The reason that the arrangement was chosen is so that the chamber does not look too empty when (most of the time) very few members are present for the debates. Conversely, when there is a major Commons occasion (such as a Budget statement), so many members try to enter the chamber that all the seats are taken and members have to sit on the stairways or stand at the entrance. This all adds to the sense of excitement.”


  • Philip

    OK, here is one. The Palace of Westminster sits between two bridges, Westminster and Lambeth.
    Westminster Bridge is painted green to match the colour of the House of Commons, which is the chamber nearest the bridge. Lambeth Bridge is painted red to match the colour of the House of Lords, which is the nearest chamber to that bridge.
    Didn’t know this until I did a Duck tour recently.

  • Roger Darlington

    Very impressive, Philip!

  • Mavis

    It is a pity that they did not keep DUKW Tours.
    Dukw’s were used in WW11.

  • Roger Darlington

    I wondered what DUKW stood for and checked Wikipedia only to find that it is not in fact an acronym:
    “The designation of DUKW is not a military pun – the name comes from the model naming terminology used by GMC; the D indicates a vehicle designed in 1942, the U meant “utility (amphibious)”, the K indicated all-wheel drive and the W indicated two powered rear axles.”

  • David Barry

    Surely you should mention that, these days it is impossible to die in the Place of Westminster? This is because if someone dies there they are not under the jurisdiction of the ordinary authorities regarding the legal formalities that must follow a death; so in practice anyone taken fatally ill on the premises is regarded as being deceased on arrival at the hospital as the administrative complications of admitting that they died in Westminster are so huge!

  • Bruce Dodd

    Re House of Commons
    A number of years ago I was a Canadian member of a committee on the unification of American, British, and Canadian draughting/drafting practices.
    The British Standards people hosted a little reception at a hotel not far from Westminster. As my wife and I emerged and set out on foot for our hotel near Marble Arch, we met two of the US delegates standing on the street corner getting their bearings. We were not as new to London as they, so they asked if they could walk along with us.
    As we walked along Victoria Street (I think: haven’t checked a map) we could hear Big Ben chiming and could see the lantern above it. I suggested that we go and visit the Commons, the best free entertainment in London.
    My US friends (known of yore) laughed and told me not to be silly, since it was past eleven pm.
    I explained the lit lantern, indicating that the House was sitting.
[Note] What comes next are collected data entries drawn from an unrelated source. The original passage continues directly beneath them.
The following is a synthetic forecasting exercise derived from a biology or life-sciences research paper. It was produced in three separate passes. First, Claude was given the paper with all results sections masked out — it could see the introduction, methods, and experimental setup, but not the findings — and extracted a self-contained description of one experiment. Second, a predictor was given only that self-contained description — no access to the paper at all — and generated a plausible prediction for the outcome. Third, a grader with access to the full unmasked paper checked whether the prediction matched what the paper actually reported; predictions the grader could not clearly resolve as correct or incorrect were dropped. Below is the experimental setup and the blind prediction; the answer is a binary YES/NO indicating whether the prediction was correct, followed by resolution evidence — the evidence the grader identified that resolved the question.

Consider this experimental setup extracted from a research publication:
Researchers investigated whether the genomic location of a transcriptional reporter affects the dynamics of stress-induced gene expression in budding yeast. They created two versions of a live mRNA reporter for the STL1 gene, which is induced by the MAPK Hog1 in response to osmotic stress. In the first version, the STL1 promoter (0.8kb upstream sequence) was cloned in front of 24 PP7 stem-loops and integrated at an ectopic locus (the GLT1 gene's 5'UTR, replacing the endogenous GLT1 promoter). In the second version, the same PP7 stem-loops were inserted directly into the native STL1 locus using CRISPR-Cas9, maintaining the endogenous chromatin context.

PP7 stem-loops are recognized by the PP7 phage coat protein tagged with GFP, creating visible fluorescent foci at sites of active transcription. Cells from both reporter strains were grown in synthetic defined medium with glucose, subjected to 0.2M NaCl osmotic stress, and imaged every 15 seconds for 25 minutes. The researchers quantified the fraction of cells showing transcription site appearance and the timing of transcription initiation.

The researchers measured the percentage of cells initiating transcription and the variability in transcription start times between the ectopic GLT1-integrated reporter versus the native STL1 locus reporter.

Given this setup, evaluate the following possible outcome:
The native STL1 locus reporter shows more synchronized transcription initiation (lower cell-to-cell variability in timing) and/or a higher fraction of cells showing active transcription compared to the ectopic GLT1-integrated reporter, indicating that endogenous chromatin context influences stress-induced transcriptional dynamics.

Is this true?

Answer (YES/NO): NO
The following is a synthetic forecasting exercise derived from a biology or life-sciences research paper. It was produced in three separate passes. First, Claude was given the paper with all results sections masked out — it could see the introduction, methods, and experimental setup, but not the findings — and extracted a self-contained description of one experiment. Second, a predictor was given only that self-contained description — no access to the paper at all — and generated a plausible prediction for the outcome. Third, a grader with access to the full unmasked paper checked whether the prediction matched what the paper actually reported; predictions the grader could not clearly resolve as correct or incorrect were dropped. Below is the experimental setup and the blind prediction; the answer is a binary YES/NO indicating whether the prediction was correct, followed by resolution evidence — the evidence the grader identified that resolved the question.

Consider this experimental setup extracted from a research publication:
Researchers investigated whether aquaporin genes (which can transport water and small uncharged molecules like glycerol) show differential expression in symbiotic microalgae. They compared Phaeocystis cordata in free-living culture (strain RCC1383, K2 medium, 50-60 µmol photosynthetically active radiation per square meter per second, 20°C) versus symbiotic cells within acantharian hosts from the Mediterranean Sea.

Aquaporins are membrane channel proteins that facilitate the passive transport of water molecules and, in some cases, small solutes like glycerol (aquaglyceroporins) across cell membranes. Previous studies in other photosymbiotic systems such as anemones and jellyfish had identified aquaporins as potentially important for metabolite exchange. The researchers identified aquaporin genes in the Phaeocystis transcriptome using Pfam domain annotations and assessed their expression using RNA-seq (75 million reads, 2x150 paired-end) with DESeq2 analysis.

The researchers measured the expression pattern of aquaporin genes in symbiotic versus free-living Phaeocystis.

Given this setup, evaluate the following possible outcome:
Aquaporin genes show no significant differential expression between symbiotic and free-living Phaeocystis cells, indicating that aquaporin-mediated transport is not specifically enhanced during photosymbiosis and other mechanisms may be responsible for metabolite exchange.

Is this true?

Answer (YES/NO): NO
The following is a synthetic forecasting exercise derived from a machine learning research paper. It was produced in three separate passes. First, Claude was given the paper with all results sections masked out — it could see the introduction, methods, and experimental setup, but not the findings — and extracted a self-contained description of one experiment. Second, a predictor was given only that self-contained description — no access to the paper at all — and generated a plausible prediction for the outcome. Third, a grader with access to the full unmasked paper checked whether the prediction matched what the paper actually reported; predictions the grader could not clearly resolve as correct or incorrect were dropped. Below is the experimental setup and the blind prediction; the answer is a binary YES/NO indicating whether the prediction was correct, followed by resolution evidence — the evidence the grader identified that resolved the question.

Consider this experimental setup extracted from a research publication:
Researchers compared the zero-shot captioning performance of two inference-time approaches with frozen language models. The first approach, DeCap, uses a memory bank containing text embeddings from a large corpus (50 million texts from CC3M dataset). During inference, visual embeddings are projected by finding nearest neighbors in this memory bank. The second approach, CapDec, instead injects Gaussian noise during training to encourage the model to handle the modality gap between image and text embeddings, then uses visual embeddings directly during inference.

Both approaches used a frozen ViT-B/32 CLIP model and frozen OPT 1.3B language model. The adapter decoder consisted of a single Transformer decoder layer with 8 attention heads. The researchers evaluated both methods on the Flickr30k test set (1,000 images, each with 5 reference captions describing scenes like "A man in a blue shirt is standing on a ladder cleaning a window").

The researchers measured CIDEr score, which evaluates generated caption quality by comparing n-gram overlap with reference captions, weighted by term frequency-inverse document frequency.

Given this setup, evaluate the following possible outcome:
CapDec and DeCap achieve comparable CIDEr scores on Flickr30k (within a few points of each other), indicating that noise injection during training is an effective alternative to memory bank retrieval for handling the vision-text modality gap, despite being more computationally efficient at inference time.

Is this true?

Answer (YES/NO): NO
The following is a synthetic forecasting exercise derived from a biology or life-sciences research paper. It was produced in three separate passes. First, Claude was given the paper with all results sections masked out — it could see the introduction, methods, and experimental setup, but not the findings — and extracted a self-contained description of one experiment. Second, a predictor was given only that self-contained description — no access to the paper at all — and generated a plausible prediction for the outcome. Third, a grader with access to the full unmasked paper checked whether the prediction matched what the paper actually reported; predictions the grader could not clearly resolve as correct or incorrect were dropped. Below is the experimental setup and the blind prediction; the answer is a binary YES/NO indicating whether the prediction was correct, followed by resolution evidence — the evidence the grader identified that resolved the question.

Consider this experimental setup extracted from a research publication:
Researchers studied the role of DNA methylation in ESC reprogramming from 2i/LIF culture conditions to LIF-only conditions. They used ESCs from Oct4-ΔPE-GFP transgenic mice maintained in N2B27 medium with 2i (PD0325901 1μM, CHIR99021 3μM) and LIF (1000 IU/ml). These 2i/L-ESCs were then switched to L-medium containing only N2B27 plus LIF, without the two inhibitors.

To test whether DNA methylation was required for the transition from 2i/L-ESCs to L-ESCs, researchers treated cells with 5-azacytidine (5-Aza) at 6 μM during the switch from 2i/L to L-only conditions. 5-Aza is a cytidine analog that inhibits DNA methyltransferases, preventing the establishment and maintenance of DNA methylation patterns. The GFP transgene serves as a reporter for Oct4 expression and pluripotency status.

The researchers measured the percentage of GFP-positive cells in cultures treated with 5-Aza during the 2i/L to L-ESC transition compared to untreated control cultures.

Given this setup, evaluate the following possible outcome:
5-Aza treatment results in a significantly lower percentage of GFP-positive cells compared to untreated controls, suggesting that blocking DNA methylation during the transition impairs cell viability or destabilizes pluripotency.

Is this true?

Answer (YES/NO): YES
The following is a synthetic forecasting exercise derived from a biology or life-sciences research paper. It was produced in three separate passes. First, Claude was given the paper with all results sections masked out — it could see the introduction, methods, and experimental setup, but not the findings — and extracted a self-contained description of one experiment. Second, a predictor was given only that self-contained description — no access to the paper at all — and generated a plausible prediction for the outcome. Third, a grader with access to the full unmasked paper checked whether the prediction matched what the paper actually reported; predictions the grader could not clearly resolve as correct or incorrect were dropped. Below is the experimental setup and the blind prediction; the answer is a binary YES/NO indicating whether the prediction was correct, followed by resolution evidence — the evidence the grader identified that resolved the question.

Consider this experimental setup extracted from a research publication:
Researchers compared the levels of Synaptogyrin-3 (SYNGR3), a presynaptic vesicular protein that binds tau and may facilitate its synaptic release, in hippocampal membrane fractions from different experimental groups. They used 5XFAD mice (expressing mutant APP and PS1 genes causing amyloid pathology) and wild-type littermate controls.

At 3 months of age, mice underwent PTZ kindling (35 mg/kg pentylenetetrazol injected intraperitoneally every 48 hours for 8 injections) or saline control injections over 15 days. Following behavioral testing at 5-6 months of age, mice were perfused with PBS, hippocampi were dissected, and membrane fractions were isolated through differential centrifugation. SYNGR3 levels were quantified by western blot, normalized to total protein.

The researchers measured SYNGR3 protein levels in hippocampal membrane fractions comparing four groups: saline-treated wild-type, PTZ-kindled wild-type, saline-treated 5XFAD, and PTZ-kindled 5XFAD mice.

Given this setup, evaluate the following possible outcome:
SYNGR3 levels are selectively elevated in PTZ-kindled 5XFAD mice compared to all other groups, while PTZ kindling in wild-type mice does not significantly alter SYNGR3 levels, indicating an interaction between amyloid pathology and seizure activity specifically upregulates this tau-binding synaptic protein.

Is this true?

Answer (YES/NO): NO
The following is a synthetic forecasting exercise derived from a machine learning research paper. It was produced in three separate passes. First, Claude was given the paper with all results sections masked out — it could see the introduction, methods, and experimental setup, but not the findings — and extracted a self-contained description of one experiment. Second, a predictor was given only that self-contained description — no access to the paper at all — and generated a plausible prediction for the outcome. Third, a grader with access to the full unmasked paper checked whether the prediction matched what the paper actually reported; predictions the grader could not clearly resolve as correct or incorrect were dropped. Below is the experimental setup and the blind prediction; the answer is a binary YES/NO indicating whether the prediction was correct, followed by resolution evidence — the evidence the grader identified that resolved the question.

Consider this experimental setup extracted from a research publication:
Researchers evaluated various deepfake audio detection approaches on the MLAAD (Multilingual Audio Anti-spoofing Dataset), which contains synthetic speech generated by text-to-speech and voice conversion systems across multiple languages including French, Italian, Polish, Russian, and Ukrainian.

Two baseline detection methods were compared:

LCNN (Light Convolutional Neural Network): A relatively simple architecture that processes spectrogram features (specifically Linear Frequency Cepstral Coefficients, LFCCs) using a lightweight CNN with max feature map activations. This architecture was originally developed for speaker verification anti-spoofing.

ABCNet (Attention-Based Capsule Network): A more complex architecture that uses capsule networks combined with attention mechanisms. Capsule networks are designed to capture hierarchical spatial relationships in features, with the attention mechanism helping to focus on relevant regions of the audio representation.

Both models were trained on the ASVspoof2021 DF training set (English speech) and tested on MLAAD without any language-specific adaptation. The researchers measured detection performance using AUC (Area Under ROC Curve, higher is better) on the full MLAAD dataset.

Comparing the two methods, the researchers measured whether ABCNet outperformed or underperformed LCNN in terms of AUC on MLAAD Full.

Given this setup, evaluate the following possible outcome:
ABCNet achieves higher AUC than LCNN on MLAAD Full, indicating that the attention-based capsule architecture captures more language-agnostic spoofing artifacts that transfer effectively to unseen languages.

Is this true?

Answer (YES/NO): NO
They were a bit dubious, but we went, nevertheless, and a policeman let us into the Visitors’ Gallery.
    Sure enough, the House was debating a Drug Abuses Bill amid a welter of newspapers and rubbish.
    My friends were surprised that a policeman was in charge, so I explained that the Queen is guarded by the army, whose head she is; and the Commons by the police, whose creature they are.
    It was very much later when I was able to drag my fascinated friends away.
    As we left, they were determined to write to their Congressmen to demand to know why they couldn’t follow the example of these Brits who were still attending to the business of their country at one in the morning.
    I didn’t tell them what time the House begins its sitting.

  • Philip

    It was a DUKW we were in. The company is still running and called London Duck Tours
    The one we were in was used to ferry ammunition during D-Day and had been used in “Saving Private Ryan” too – although the roof and yellow paint job have been a later development!